In Defense of Red Sonja: Not the Female Conan

red-sonja-0-cover2Red Sonja is nearing forty and, even if you don’t recognize the name, you know her. She’s the original girl in the chain mail bikini. There have been warrior women before (Jirel of Joiry) and since (Xena). But when you imagine sexist cheesecake portrayals of women in fantasy, the sort of thing modern creators try to avoid at all costs, you imagine Red Sonja, She-Devil with a Sword. And, frankly, she’s gotten a bad rap.

She’s a bit of an accidental icon, the sort of strong female character that could only be imagined by men in the midst of the Sexual Revolution.

The Shadow of the Vulture

Red Sonja was originally created by Roy Thomas (though based heavily on Robert E. Howard’s Red Sonya from “Shadow of the Vulture”) as a supporting character in the Conan the Barbarian series. The idea was to present a recurring female character who wasn’t just rescue bait for the Cimmerian, someone who could handle herself in a fight and win his respect as well as an appreciative leer. The iconic red hair was chosen simply because the only two prominent female adventurers in Howard’s original Conan stories were Belit (black hair) and Valeria (blond hair) and Thomas wanted an easy way to differentiate her from them.

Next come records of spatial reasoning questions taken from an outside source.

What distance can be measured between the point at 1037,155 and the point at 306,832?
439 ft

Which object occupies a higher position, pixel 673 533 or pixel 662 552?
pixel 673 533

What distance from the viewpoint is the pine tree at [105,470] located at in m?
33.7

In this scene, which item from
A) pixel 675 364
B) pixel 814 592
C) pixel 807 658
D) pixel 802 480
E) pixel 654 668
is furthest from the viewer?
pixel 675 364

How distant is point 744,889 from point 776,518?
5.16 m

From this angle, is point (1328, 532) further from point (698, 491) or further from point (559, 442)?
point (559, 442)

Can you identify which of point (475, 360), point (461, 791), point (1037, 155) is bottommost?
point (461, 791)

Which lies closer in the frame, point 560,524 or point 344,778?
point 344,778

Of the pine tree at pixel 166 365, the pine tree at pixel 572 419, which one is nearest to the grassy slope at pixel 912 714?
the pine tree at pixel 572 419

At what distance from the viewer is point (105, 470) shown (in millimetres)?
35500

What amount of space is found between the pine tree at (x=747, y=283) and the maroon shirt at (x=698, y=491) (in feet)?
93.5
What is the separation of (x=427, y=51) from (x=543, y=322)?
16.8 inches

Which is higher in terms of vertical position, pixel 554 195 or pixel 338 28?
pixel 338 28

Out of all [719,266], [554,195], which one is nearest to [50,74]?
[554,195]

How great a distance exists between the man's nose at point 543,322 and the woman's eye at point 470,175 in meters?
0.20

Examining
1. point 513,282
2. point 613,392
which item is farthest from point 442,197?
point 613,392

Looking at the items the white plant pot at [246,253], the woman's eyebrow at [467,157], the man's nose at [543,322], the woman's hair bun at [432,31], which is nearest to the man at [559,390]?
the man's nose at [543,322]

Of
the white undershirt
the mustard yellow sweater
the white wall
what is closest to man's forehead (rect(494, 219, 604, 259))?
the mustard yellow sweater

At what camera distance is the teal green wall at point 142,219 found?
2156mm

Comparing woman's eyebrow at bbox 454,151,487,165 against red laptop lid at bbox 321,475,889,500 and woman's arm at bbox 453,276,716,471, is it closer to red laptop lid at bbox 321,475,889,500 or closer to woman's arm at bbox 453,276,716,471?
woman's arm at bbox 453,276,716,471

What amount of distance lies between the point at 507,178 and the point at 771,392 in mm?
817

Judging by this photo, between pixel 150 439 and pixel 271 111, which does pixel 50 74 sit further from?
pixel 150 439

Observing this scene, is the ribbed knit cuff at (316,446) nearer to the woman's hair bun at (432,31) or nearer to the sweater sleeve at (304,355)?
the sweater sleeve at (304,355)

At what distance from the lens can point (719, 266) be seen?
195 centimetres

Red Sonja first appeared in Conan the Barbarian 23 (February 1973) in a story also titled, “Shadow of the Vulture” (a loose adaptation transposing the setting from the 16th century Ottoman Empire to the Hyborian Age). Conan first encounters her as he races to the gates of Makkalet, a hundred raiders following behind him. As the gates open and Conan is running in, we see Red Sonja running out to meet the raiders, with sword drawn and her own mercenary army at her back. Within five panels of her first appearance, we get the classic description of Red Sonja as “a she-devil more beautiful than the flames of Hell.”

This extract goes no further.